Interactive Visualization on Malaria Data

source: National Geography

Malaria is a fatal disease caused by parasite and is transmitted to humans and other animals through the bites of infected mosquitoes. People who are affected by malaria would typically experience high fever and chills. According to CDC, an estimated 229 million incidences of malaria were recorded in 2019 and 409,000 people died, where Africa accounted for most of the cases. In this blog, I create 3 interactive visualization on malaria.

Data

The data used for for this simple analysis is found in the tidytuesday open source project that contains a variety of dataset and tools. For the purpose of this project, I’m using the Malaria dataset, which includes 3 datasets at different summary-level:

  • malaria_deaths.csv — Malaria deaths by country for all ages across the world and time
  • malaria_deaths_age.csv — Malaria deaths by age across the world and time
  • malaria _inc.csv — Malaria incidence by country for all ages across the world and time

Tool

For visualization, I choose to use Plotly since I have built a dashboard with it. More importantly, plotly is simple to use. It’s built on top of plotly.js, which means it integrates well with Jupyter Lab, or can be viewed in HTML files or hosted online. Plotly provides a wide range of really flexible interactive graphing tools, which could be used to meet very complex visualization objectives.

Visualization

1. To visualize the number of lethal cases caused by Malaria, I’m using the malaria_death dataset. Since I want to explore its impact over time across the global, I decide that no data aggregation is needed and that a choropleth would be the best way to present the findings. Here is an illustration of what the graph looks like:

User may colour represents the number of deaths in each country, as indicated by the colour bar. Note that the dataset contains missing values for most of the countries. User may also hover the cursor over any country to get a tooltip that includes more information. At the bottom, there is a slider that user can use to pick a specific time (between 1990 and 2016). The following code snippet contains the implementation detail:

Note that I’m hiding the coastlines to make the graph look less clustered. In the meantime, I’m showing the latitude and longitude axises. Finally, I’m using the ‘natural earth’ projection type in plotly to show the entire globe.

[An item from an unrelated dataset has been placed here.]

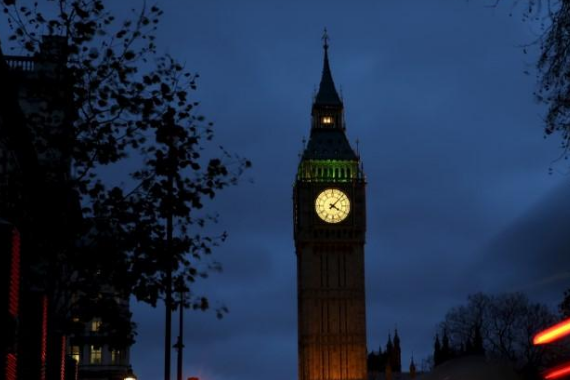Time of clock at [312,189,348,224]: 4:07
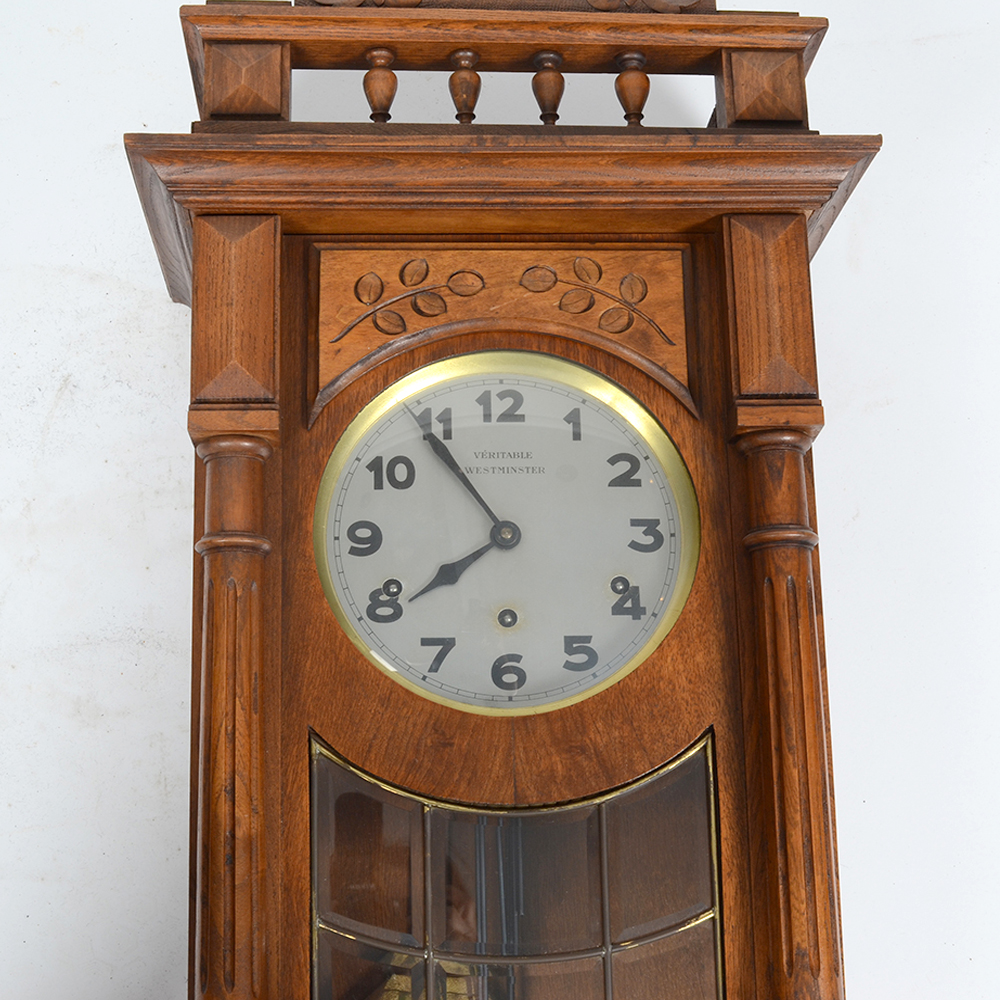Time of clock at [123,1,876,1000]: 7:53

2. Next, I’m interested in learning the death rate across different age groups. For this purpose, I use malaria_death_age dataset, which contains summaries over 5 age groups: Under 5, 5–14, 15–49, 50–69, 70 or older. Then, I calculate the mean number of deaths across all countries, which allows me to inspect the changes in death rate over time. The following graph shows what this looks like:

In this plot, each line represents the change in death rate for each age group. A user may move the cursor the panel to get the detailed information on death rates. Since Malaria seems to affect people who are under age of 5 the most, I decide to use the log scale for the y axis for better visualization. The code snippet is below:

3. Finally, since Africa is the most affect country with the highest occurrence of Malaria, I decide to focus on this continent and visualize the incidence rates in African countries. This is achieved with the malaria_inc data and scatter_geo graph function. The following figure shows what this looks like:

In the figure above, the size of each circle encodes the number of incidences. User may again hover over each circle to get more information and use the slider at the bottom to change time. To ensure only Africa, I’m narrow the scope to ‘africa’ only:

The complete implementation including data wrangling can be found in this notebook.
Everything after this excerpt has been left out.